Philipp Mundt gewinnt Wissenschaftspreis der Deutschen Bundesbank

Philipp Mundt vom Lehrstuhl für VWL, insb. internationale Wirtschaft an der Universität Bamberg hat mit seiner Diplomarbeit den mit 1.500€ dotierten Wissenschaftspreis der Deutschen Bundesbank gewonnen. Die Arbeit mit dem Titel "Financial contagion and systemic risk in network models of the banking sector" wurde unter der Betreuung von Prof. Dr. Thomas Lux, Lehrstuhl für Geld, Währung und internationale Finanzmärkte, an der Universität Kiel angefertigt.

Die Arbeit untersucht, inwiefern die Stabilität von Bankensystemen in Krisensituationen von der Struktur der Netzwerkverflechtung zwischen den Banken abhängig ist.
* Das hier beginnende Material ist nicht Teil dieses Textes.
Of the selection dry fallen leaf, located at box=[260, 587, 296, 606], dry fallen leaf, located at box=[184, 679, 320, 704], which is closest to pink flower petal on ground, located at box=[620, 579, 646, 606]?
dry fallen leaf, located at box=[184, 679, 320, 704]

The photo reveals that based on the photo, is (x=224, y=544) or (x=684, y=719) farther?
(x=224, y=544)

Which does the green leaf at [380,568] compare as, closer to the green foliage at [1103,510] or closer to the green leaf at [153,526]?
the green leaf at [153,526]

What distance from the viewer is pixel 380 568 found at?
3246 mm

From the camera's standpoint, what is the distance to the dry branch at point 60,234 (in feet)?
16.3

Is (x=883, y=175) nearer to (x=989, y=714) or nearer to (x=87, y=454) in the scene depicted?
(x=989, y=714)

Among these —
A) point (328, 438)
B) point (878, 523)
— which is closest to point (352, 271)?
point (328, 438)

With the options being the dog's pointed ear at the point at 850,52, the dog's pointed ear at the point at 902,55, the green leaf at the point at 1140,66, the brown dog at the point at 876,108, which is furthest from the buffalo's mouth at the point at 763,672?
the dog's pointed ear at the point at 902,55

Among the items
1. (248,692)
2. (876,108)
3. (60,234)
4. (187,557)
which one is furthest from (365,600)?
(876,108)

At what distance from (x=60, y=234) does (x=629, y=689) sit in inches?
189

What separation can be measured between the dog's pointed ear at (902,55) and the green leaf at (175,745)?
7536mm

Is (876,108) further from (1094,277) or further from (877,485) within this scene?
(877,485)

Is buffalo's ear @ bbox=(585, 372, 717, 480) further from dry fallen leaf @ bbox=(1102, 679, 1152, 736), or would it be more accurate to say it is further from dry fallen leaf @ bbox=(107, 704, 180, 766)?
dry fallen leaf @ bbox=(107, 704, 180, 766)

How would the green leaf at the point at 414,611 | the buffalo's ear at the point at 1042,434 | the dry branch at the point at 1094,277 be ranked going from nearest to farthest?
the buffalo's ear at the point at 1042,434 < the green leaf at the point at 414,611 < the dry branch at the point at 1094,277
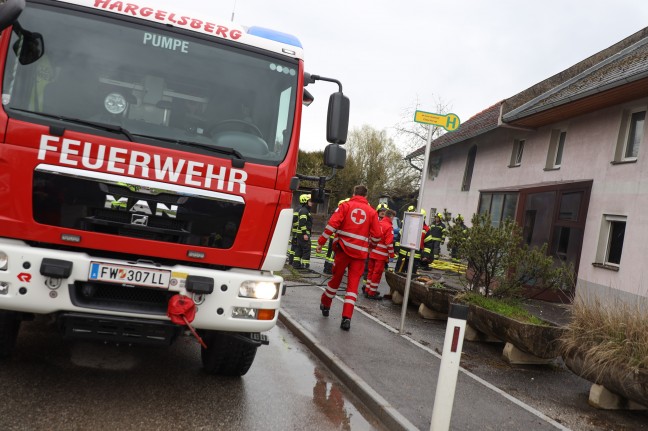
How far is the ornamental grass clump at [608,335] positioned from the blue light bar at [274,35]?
4004mm

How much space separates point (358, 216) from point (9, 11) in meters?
5.01

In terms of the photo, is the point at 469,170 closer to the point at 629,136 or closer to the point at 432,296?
the point at 629,136

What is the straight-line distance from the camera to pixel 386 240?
10.4m

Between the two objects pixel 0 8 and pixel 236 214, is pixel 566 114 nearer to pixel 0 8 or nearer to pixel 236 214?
pixel 236 214

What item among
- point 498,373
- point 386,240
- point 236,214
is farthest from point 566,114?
point 236,214

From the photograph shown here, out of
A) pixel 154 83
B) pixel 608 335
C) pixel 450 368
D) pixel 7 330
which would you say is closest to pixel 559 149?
pixel 608 335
Im Folgenden der Abstract der Arbeit in Englisch:

The 2007 financial and banking crisis showed clearly the relevance of domino effects and financial contagion in banking systems. Starting in the U.S. real estate market, the crisis spread rapidly to banks around the world and brought the entire financial system to the verge of a collapse.
The threat of domino effects and contagious defaults originates from the network topology of the banking sector. In this global financial network banks are linked to each other through interbank loans or other bilateral payment obligations and various forms of indirect connections. While, on the one hand, more connections may improve risk sharing, they may also exacerbate crises by triggering cascades of losses and negative feedback effects in times of financial distress.
Analysing the characteristics and robustness of financial networks is a first step towards the much emphasized macroprudential regulation of the banking sector. This paper explores how system stability is affected by the network topology of the interbank market. I employ a theoretical model of the banking system that takes explicitly into account network externalities. Financial contagion enters the model through the interbank lending channel and changes in asset prices which may force banks to adjust the size of their balance sheets, thereby amplifying the price decline and the spread of the disease. I use concepts from graph theory to model a network of bilateral payment obligations: Banks are represented by vertices and (directed) edges between two vertices indicate the presence of a financial obligation between the counterparties. Based on the findings of several empirical studies on the macroscopic characteristics of national banking systems, I construct artificial financial networks which exhibit some of the most frequently observed characteristics of real financial networks: small path lengths, clustering, power-law degree distributions and hierarchical properties. In detail, I consider classical random graphs, scale-free networks, “Small-World” networks and networks with a core-periphery structure. In computer simulations, I explore the robustness of these networks in case of idiosyncratic and systemic shocks and investigate how the network reacts to changes in the key parameters of the banking system such as the size of capital buffers, market liquidity, contract size, and shock size. The results suggest that contagion is most pressing in homogeneous networks with small clustering, while networks with tiering and disassortative mixing by degree turn out to be more resilient to idiosyncratic and systemic shocks. Further, I find that the size of both equity capital and liquidity buffers is crucial for the stability of the banking system.